[ROWS]
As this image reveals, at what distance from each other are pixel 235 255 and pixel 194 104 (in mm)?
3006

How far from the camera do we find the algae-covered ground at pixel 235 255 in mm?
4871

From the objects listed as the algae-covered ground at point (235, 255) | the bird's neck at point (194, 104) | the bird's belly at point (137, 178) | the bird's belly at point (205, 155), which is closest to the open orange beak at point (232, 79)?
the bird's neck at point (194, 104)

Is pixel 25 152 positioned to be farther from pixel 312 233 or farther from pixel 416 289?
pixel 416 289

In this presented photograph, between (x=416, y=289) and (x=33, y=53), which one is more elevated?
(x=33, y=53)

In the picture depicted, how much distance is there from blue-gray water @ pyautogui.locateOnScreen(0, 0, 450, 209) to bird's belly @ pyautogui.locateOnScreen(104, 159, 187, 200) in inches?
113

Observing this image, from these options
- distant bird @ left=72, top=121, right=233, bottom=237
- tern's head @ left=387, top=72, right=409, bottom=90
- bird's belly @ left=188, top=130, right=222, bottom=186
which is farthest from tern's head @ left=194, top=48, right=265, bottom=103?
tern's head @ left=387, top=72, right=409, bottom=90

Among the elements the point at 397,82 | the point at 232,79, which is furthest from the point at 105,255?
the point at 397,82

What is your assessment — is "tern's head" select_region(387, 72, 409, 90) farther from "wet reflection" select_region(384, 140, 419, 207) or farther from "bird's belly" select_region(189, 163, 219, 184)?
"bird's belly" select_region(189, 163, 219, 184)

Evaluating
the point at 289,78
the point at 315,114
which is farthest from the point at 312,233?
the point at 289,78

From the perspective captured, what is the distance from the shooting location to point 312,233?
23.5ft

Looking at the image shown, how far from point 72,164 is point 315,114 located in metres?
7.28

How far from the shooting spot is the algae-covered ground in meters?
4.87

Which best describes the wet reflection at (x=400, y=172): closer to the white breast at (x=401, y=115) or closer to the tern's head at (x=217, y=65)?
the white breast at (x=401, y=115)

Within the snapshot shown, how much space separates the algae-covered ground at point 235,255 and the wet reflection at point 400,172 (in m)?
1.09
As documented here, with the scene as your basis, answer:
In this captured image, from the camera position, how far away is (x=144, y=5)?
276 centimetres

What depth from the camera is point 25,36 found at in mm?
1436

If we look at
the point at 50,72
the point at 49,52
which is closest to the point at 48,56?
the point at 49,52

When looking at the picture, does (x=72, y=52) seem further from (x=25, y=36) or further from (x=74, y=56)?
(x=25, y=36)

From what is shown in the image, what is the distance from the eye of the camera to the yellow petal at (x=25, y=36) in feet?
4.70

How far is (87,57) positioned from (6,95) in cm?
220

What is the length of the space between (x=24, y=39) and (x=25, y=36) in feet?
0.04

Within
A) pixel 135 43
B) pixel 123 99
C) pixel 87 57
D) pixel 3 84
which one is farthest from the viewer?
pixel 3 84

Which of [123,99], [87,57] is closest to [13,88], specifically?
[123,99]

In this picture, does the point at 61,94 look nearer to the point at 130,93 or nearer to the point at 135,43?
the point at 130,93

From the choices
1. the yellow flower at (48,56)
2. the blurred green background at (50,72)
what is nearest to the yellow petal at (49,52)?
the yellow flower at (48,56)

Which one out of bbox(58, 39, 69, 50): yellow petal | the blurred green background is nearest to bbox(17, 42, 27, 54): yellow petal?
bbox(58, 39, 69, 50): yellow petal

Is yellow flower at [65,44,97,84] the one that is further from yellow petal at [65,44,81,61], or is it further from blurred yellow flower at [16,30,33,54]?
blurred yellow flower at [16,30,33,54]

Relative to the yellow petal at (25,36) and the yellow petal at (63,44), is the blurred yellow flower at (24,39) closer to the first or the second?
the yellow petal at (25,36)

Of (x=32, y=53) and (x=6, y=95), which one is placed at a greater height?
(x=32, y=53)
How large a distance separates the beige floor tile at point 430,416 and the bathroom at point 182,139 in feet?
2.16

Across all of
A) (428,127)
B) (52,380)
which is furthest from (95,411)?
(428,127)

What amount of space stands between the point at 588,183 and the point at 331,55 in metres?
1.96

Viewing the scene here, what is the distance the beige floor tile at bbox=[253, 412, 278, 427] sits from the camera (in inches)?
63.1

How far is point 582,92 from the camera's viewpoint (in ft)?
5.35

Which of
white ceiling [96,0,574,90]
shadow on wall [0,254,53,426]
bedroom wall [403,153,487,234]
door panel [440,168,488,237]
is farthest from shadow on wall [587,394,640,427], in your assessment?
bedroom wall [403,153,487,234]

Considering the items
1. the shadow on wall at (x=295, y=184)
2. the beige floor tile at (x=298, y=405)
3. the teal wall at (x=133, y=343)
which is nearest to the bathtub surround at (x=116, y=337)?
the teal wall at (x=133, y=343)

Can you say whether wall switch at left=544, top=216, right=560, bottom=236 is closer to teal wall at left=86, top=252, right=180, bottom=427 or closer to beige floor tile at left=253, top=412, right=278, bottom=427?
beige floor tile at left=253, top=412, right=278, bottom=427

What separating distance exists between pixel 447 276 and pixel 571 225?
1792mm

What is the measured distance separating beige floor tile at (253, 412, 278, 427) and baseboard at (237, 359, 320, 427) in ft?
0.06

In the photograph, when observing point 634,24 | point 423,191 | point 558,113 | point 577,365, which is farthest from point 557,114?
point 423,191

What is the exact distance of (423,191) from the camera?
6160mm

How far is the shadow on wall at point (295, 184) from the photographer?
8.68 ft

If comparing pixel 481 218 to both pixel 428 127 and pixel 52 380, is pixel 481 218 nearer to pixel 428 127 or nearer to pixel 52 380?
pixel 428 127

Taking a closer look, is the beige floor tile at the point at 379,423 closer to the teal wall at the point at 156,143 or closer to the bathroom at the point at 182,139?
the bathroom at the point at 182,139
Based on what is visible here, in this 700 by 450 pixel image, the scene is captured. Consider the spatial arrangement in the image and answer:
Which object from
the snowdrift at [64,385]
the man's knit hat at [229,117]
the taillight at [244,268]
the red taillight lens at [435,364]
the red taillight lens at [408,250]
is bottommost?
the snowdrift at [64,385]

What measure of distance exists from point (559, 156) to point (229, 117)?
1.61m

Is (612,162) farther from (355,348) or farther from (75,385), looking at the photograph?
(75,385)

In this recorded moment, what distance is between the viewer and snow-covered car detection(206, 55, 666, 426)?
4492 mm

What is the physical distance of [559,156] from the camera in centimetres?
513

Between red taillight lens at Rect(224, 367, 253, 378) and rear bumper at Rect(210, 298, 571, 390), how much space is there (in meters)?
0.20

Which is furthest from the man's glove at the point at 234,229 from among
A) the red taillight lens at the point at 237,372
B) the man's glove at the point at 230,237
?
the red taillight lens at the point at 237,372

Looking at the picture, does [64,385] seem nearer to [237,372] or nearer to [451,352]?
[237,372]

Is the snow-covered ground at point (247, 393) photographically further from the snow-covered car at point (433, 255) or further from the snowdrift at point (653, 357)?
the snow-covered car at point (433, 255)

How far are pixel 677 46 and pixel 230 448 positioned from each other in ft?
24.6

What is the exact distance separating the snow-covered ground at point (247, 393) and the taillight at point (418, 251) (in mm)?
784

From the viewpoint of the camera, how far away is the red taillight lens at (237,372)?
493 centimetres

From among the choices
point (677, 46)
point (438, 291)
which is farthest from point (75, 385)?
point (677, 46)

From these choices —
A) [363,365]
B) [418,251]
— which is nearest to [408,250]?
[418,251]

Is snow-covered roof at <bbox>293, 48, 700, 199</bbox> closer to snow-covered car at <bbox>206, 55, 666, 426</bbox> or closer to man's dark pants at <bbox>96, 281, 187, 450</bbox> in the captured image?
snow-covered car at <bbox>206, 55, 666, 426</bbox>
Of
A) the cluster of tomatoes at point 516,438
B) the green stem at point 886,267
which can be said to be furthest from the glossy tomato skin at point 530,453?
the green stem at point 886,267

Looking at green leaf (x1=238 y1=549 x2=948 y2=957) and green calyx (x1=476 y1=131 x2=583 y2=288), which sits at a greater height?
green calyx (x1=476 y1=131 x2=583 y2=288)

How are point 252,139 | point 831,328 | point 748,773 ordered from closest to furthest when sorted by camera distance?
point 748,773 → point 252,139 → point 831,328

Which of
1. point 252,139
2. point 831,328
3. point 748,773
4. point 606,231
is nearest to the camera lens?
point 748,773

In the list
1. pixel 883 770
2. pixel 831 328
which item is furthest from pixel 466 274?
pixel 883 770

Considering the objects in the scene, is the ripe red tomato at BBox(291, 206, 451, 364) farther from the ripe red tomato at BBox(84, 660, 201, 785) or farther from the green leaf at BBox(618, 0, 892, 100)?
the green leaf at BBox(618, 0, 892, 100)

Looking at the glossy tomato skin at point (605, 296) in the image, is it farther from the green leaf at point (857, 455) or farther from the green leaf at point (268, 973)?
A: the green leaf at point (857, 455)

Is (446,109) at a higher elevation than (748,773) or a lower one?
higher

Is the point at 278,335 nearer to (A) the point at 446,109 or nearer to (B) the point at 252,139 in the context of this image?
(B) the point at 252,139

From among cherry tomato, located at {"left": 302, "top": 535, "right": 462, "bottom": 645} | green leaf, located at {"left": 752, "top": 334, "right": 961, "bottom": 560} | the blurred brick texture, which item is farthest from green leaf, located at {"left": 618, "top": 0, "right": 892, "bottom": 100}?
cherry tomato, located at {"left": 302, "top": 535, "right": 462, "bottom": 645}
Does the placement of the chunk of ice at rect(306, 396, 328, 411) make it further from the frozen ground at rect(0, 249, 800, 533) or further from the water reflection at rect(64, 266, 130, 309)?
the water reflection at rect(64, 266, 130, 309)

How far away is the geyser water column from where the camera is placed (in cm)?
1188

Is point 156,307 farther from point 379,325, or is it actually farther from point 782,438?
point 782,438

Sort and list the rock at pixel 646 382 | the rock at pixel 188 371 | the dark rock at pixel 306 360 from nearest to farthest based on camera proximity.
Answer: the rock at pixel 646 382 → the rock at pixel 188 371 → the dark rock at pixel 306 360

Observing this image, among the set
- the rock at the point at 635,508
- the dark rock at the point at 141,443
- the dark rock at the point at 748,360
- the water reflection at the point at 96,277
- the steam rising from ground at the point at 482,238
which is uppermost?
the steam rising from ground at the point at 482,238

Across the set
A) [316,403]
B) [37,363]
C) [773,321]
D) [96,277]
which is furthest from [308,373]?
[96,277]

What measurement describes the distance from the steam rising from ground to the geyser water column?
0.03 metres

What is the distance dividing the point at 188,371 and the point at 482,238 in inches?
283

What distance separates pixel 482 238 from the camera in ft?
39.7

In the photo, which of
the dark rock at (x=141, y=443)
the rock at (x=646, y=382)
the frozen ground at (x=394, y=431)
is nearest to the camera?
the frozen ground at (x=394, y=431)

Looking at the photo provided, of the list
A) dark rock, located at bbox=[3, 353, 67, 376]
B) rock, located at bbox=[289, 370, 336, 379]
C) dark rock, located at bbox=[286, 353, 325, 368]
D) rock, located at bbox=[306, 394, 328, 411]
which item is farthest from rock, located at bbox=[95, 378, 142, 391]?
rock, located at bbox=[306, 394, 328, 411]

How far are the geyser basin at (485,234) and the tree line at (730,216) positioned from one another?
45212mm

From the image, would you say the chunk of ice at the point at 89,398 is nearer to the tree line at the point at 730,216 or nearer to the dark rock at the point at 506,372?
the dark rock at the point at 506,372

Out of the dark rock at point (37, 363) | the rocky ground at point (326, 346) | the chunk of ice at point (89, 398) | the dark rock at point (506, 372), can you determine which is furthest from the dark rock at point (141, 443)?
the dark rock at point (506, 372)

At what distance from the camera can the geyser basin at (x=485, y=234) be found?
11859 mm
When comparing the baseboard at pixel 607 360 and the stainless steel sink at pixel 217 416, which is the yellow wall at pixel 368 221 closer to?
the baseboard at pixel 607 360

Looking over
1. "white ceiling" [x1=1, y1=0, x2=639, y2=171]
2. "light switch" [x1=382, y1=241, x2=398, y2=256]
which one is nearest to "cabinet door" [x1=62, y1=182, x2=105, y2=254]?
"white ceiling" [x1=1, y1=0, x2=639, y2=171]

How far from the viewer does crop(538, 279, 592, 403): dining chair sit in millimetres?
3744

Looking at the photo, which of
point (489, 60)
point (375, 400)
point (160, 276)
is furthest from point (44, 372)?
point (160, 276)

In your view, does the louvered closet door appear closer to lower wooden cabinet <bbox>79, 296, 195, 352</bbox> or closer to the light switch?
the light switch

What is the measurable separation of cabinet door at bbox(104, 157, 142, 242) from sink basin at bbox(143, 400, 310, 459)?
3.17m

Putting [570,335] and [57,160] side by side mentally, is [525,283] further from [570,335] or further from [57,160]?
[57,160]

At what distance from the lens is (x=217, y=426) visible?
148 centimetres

[PROBLEM] Copy the rows exactly, from the line containing "From among cherry" through the line containing "Answer: the rock", both included.

[SOLUTION TO THE PROBLEM]
From among cherry tomato, located at {"left": 302, "top": 535, "right": 462, "bottom": 645} | green leaf, located at {"left": 752, "top": 334, "right": 961, "bottom": 560} | the blurred brick texture, which item is farthest from green leaf, located at {"left": 618, "top": 0, "right": 892, "bottom": 100}?
cherry tomato, located at {"left": 302, "top": 535, "right": 462, "bottom": 645}
Does the placement of the chunk of ice at rect(306, 396, 328, 411) make it further from the frozen ground at rect(0, 249, 800, 533) or further from the water reflection at rect(64, 266, 130, 309)?
the water reflection at rect(64, 266, 130, 309)

How far away is the geyser water column from where the camera is placed (in cm)?
1188

Is point 156,307 farther from point 379,325, or is it actually farther from point 782,438?
point 782,438

Sort and list the rock at pixel 646 382 | the rock at pixel 188 371 | the dark rock at pixel 306 360 from nearest to farthest based on camera proximity.
Answer: the rock at pixel 646 382 → the rock at pixel 188 371 → the dark rock at pixel 306 360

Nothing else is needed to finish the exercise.